Segment Open
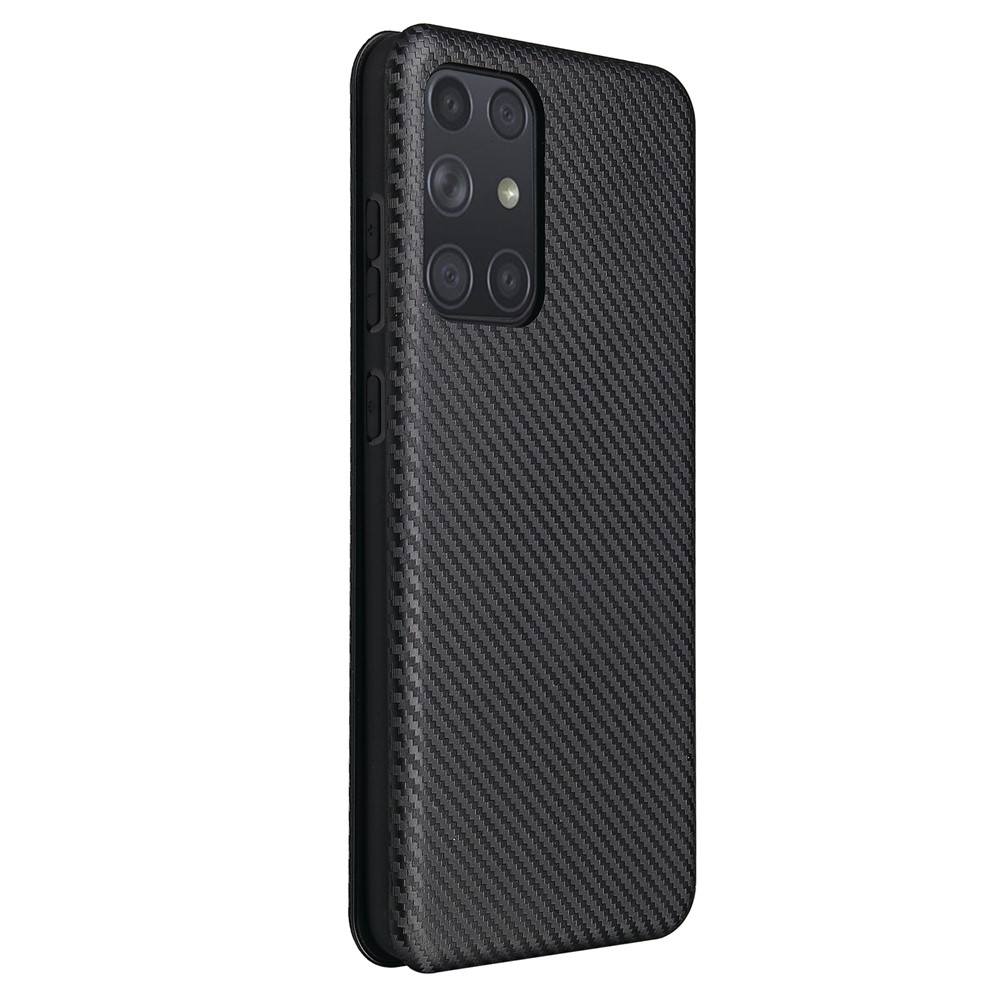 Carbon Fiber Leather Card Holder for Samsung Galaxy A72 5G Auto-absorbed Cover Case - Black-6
Segment Closed
Segment Open
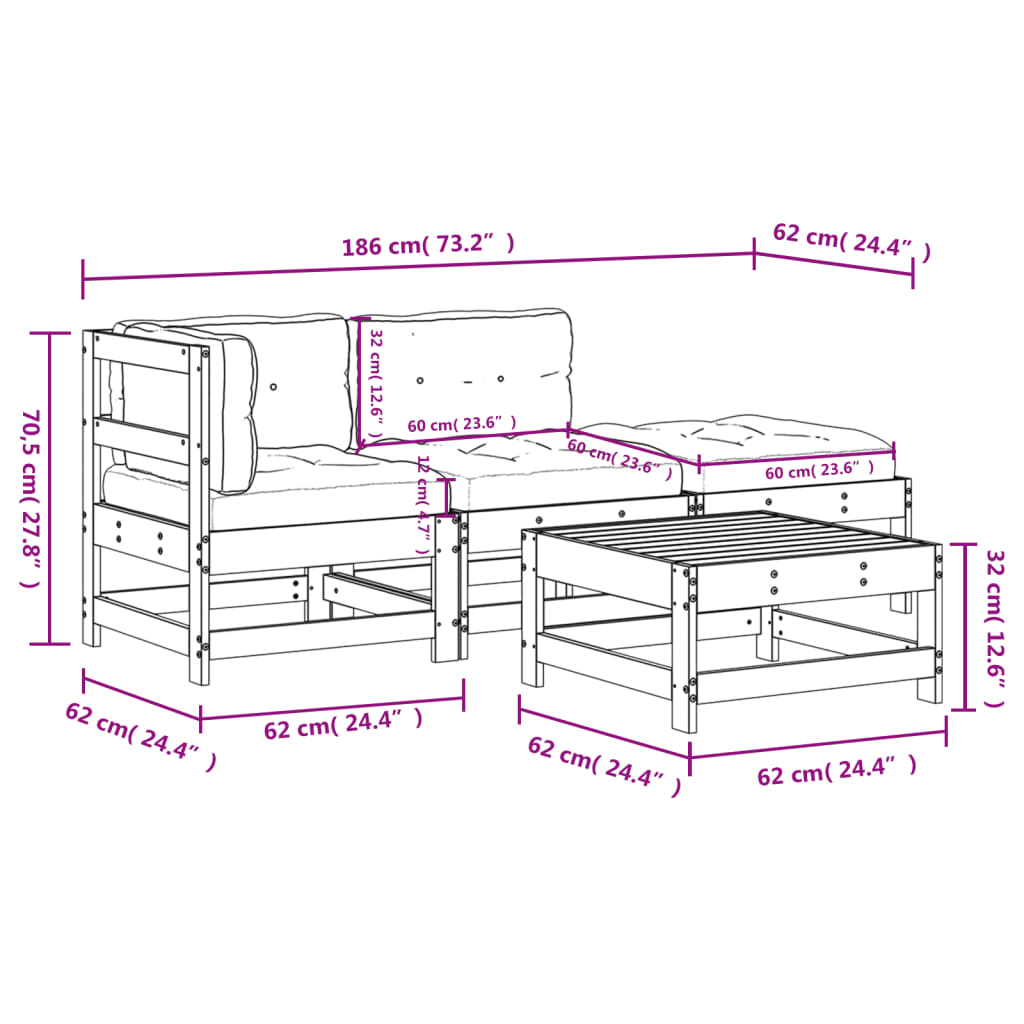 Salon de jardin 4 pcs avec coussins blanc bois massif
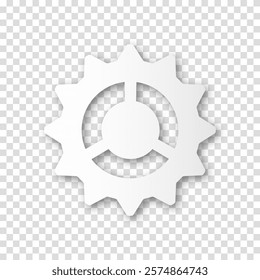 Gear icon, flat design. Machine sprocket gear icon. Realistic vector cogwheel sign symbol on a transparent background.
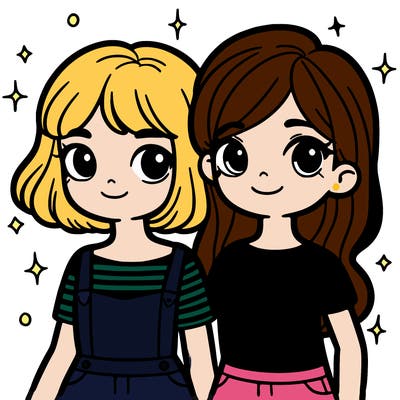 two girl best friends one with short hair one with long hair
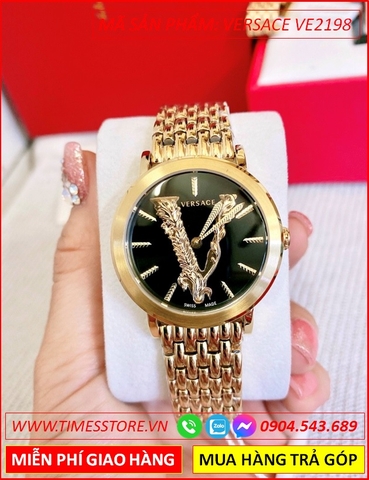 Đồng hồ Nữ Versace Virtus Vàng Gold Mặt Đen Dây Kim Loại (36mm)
Segment Closed
Segment Open
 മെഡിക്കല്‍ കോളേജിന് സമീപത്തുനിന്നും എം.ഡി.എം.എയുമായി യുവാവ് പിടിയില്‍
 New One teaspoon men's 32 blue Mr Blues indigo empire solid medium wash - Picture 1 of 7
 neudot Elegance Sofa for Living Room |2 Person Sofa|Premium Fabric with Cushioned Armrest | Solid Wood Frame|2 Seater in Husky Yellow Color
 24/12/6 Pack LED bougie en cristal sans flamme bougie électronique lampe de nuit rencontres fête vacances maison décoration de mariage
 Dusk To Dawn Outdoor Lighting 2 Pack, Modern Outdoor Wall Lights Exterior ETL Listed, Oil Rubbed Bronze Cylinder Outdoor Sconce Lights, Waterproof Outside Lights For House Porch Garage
Segment Closed
• [EXERCISE BRIEF]
In the listing above, locate the line containing "neudot Elegance Sofa" and the line containing "Dusk To Dawn", then transcribe both and every line between them verbatim.

• [SOLUTION BELOW]
 neudot Elegance Sofa for Living Room |2 Person Sofa|Premium Fabric with Cushioned Armrest | Solid Wood Frame|2 Seater in Husky Yellow Color
 24/12/6 Pack LED bougie en cristal sans flamme bougie électronique lampe de nuit rencontres fête vacances maison décoration de mariage
 Dusk To Dawn Outdoor Lighting 2 Pack, Modern Outdoor Wall Lights Exterior ETL Listed, Oil Rubbed Bronze Cylinder Outdoor Sconce Lights, Waterproof Outside Lights For House Porch Garage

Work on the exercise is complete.